My Mom’s Aerobic Stories

My mom and I were discussing an aerobics class she is taking, and the challenges the class provides as we age. My mother, who turns eighty this year, gave the following as her key aerobic challenges:

  • Standing up. Mom’s aerobic instructor told her that when she first started class mom scared her because she fell all over the room much like Woody in Toy Story. She flailed around without much control. Mom says she looked a lot like a newborn calf.
  • Mirrors. Mom says, “the whole wall that we face is a mirror, which I find downright vulgar and discouraging.” At one point the instructor told my mom to look in the mirror, and mom yelled “NO!” Tough room.
  • No Muscle Memory.
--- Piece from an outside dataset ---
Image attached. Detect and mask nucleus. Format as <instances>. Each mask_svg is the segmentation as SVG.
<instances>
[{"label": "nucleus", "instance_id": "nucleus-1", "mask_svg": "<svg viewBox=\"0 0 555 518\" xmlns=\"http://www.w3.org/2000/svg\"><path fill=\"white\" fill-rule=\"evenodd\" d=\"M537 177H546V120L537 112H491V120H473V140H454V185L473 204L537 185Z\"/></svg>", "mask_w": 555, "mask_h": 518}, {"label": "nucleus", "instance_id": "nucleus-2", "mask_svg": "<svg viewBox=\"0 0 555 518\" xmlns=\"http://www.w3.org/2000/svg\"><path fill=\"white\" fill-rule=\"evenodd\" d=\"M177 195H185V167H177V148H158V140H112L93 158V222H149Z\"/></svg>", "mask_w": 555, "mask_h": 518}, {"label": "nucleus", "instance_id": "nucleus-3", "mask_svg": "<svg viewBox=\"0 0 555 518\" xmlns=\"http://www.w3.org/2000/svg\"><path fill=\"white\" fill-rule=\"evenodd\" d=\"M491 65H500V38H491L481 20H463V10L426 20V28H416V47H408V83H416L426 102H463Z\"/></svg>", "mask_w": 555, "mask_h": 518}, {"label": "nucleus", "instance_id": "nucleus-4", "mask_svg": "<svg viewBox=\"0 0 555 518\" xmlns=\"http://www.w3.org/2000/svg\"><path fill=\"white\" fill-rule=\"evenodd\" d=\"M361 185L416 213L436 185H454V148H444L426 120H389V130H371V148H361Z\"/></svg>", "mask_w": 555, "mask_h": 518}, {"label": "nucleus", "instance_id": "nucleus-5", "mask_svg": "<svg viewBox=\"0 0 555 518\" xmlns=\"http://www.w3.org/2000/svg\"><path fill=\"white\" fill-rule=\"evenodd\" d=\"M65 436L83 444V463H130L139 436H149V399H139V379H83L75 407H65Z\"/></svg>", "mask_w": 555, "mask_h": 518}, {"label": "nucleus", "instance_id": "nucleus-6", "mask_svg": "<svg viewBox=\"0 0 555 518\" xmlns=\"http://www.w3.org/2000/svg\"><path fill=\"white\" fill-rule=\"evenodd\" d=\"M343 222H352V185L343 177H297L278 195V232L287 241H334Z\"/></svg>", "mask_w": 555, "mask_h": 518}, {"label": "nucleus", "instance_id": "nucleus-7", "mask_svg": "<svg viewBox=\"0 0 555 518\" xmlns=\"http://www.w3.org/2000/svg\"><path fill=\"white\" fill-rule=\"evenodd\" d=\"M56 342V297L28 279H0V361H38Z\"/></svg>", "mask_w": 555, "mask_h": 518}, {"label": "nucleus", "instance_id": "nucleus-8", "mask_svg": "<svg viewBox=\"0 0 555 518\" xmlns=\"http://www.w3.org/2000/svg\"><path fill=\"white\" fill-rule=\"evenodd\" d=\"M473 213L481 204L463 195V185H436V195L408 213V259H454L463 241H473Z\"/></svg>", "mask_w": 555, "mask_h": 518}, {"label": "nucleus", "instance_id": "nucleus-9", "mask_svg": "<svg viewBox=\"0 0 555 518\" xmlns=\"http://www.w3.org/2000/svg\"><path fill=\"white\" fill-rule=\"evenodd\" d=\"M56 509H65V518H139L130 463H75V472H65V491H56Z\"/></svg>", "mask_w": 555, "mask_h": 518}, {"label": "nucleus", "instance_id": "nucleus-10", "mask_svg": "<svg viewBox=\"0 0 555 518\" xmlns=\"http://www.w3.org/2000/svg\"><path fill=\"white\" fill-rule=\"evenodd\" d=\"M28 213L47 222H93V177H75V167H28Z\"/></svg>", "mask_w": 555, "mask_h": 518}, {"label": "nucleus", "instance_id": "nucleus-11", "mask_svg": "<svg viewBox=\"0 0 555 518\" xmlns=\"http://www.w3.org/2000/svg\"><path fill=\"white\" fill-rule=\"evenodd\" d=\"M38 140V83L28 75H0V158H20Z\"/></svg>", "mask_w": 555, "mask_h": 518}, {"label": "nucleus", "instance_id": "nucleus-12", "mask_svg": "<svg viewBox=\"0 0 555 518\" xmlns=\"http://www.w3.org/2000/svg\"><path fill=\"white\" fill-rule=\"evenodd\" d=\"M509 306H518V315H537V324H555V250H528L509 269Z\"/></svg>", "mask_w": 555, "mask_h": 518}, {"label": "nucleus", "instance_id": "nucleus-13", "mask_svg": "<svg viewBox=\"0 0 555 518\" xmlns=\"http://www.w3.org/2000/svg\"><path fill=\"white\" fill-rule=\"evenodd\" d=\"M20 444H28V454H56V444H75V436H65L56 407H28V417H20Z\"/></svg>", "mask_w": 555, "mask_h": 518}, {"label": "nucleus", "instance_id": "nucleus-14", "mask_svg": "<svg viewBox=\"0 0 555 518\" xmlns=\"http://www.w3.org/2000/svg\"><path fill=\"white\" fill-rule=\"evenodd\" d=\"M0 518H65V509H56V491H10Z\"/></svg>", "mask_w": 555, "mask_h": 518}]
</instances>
Mom remembers dancing on her skates as a kid, and now her muscles can’t remember to help her keep her balance. The good news is that she’s getting her rhythm back. Soon we’ll find her snapping down the sidewalk like the dancers in West Side Story.
  • Leakage. Another concern, according to my mother, is when the class participants’ clothes get damp. She says no one is quite sure if they are sweating, drooling, or having another kind of leak. She has learned to just describe it as “water coming from somewhere,” and leave it at that.

I would like to suggest that she join with a lot of other women in the class and form their own flash mob. Most of the women are significantly older than my mom. Can you imagine the choreography? They could work in walkers and canes and big, dark glasses.

Now if they’d just take down those mirrors.